▶ _Selected passage_
___

Jesus Our Shepherd

“On some high moor, across which at night hyenas howl, when you meet him, sleepless, far-sighted, weather-beaten, armed, leaning on his staff, and looking out over his scattered sheep, every one on his heart, you understand why the shepherd of Judea sprang to the front in his people’s history; why they gave his name to their king, and made him the symbol of providence; why Christ took him as the type of self-sacrifice.”

G. A. Smith

Shepherding imagery abounds in both the Old and New Testaments. Many of Israel’s greatest leaders were shepherds (Moses and David). Israel’s spiritual leaders were criticized as poor shepherds for serving themselves instead of providing for the sheep (Ezekiel 34:1-10). In light of this failure, God himself promises to take up the shepherd staff and rescue the scattered flock (Ezekiel 34:11-24). In the New Testament, those who lead the church are called to “shepherd the flock of God” (1 Peter 5:4). 

Most importantly, the shepherd of ancient Israel provides the perfect metaphor for God’s involvement in the lives of his people. Like a shepherd leading his flock, God demonstrates care, provision, concern, protection, and guidance for his sheep (Psalm 23). As God in the flesh, Jesus willingly adopted and applied the title of “shepherd” to himself. We see this teased out several ways in the New Testament.

Jesus is the compassionate shepherd who longs to rescue his sheep

As Jesus traveled from city to city preaching and healing the afflicted, he drew quite a crowd. Matthew records Jesus’ response to the mass of people, “When he saw the crowds, he had compassion for them, because they were harassed and helpless, like sheep without a shepherd” (Matthew 9:36). The problem with a crowd being characterized as “sheep without a shepherd” is that sheep do not fare well without their shepherd. They are defenseless animals, vulnerable to attack unless the shepherd provides protection. Even in the absence of predators, sheep are still in danger as they need to be shown where to eat and drink. They are completely dependent on a shepherd for their care and safety.

___

Answer from the text on Jesus as shepherd:
(a) Which two of Israel's greatest leaders does it name as shepherds?
(b) Which psalm does it cite for God's care, provision, and guidance of his sheep?
(c) In the quoted verse from Matthew, what two words describe the crowds?

▶ _Dataset entries_
___

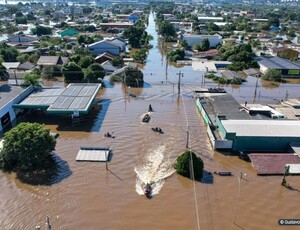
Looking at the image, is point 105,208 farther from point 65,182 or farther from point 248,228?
point 248,228

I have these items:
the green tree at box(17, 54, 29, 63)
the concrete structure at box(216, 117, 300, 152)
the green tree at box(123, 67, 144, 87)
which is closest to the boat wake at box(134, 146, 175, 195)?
the concrete structure at box(216, 117, 300, 152)

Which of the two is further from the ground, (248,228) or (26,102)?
(26,102)

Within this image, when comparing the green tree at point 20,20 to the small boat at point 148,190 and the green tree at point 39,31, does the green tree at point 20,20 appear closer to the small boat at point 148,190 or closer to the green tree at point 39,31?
the green tree at point 39,31

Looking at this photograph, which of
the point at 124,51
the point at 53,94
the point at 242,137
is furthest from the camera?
the point at 124,51

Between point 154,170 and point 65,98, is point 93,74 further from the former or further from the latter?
point 154,170

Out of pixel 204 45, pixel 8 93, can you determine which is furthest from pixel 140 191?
pixel 204 45

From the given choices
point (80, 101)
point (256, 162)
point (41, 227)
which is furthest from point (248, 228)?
point (80, 101)

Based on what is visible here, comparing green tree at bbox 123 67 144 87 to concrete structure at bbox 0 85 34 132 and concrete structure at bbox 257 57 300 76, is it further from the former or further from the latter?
concrete structure at bbox 257 57 300 76
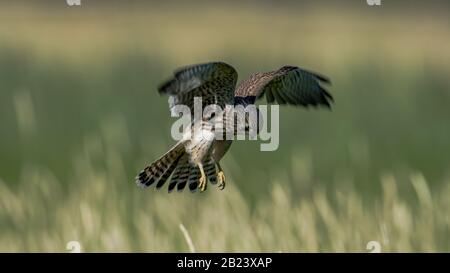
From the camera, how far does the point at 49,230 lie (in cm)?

___

▶ _Answer_
(a) Moses and David
(b) Psalm 23
(c) Harassed and helpless